Celebrating Neonatal Nurses Day

Celebrating Neonatal Nurses Day

In celebration and recognition of September 15 as Neonatal Nurses Day, we'd like to share these thoughts from Valley Children's NICU Manager Jeannette Cutner, BSN, RN:

We were called early to hold, to rescue, to help and to nurture. It is our life, our world, and gratefully our purpose. NICU nurses see the world through a different lens, we cradle the sanctity of human life every day. We see life in its most raw, vulnerable form and somehow by the grace of our inherent hope for humanity and immeasurable depth of courage and hard work we do what we do. 

Birth may come too early, or genetics may be unfair, but we stand in a circle of strength around these little ones who are fighting for life and we do just that: we help them fight for their breath of life to continue. One baby saved is like a small pebble tossed into the pool of life, the concentric circles continue for generations. 

Each story is a testimony to the power of nursing  and medicine and to the fighting spirit of each baby. The Neonatal Intensive Care environment is intense, intimidating, scary and yes, overwhelming. It is steeped in emotions of fear and at times profound sorrow. However, at the same time, the caregivers fill it with understanding, hopefulness, compassion, determination, talent and expertise. The secret “soul skills” of a NICU nurse are profound because they possess a soft tenderness which is balanced delicately with amazing strength and genuine love.

On August 7, 1963, Patrick Kennedy, the third child of President John F. Kennedy and First Lady Jacqueline Kennedy, was born. He was born at 34 1/2 weeks gestation with a birth weight of 4 lbs, 10 oz, Because of his progressive respiratory distress, he was transferred to Boston Children’s Hospital, where he was placed in a hyperbaric oxygen chamber, and sadly died at 39 hours of life. The morning after his death, Patrick’s obituary in The New York Times pointed out that, at that time, all that could be done “for a baby suffering from respiratory distress was  to monitor the infant’s oxygen levels and to try to keep it near normal levels. Thus, the battle for the Kennedy baby was lost only because science has not yet advanced far enough. 

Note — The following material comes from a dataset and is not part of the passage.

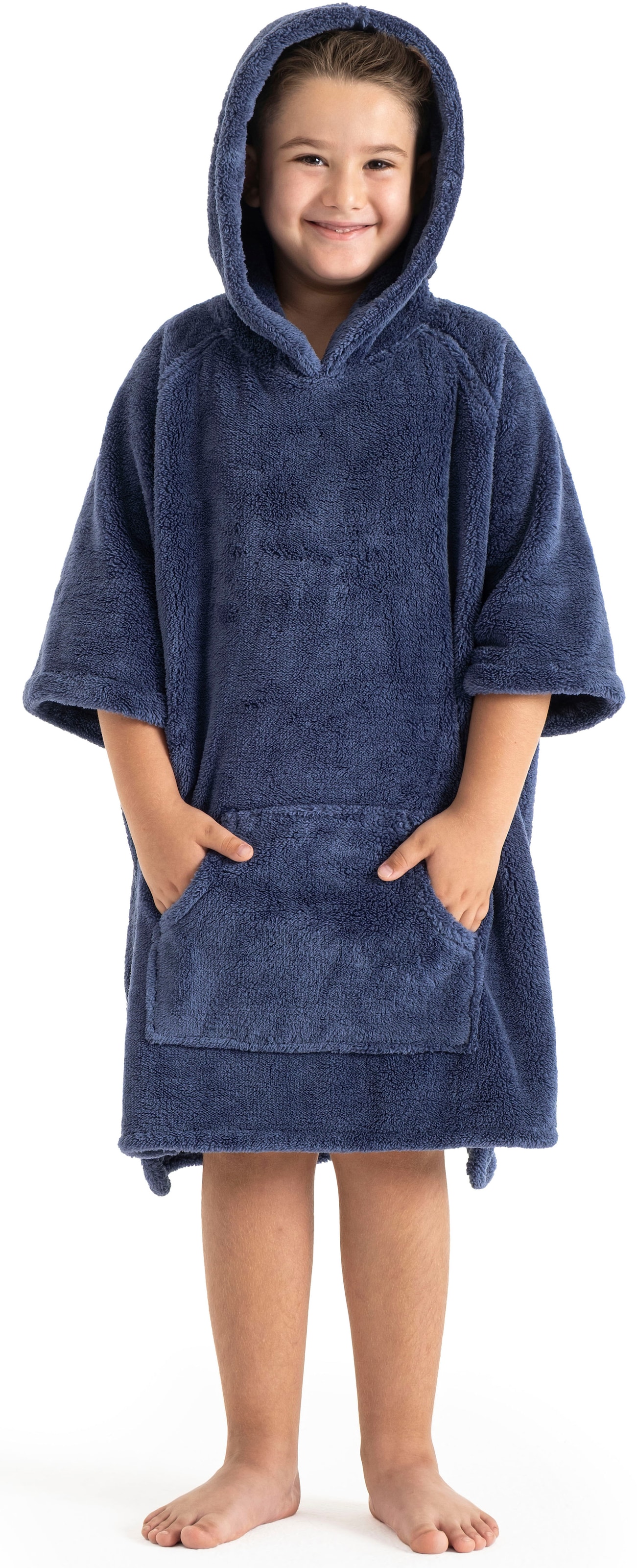 GOODproduct Poncho de bain »Lillou, für Kinder, ideal für Urlaub oder im Schwimmbad« 1 cuis weich und kuschelig, Fleece, plüsch, Surfponcho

Two years later, in 1965, the first American newborn intensive care unit (NICU), designed by Dr. Louis Gluck, opened at Yale Hospital in New Haven, Connecticut. Over the next four decades so many advancements have been discovered and achieved.   Successful treatment of these newborns, with gestational ages as low as 23 weeks, was made possible by surfactant replacement therapy, improved perinatal management, new technologies for maintaining temperature, precision micro-management of fluid delivery, sophisticated nutritional management, and continued improvement in ventilatory management. 

The first NICUs were regionalized, but today, because of the generosity of five female  philanthropists, we have a state of the art NICU within our hospital. We deliver extraordinary care to this most fragile and vulnerable population.

Our Neonatal George Flight program that has transported thousands of babies from our surrounding communities so that they can receive the care they need to survive. We give our families who must travel far a place to rest and sleep, and yes, a quiet place to pray and weep. Every year our NICU has a reunion of our graduates. The families gather to celebrate the life which at one point they felt they had lost.

We are all a part of that story. An infant's destiny itself is like a wonderful tapestry in which every thread is guided by tender hands, supported and held and carried by so many others. We are a part of that tapestry.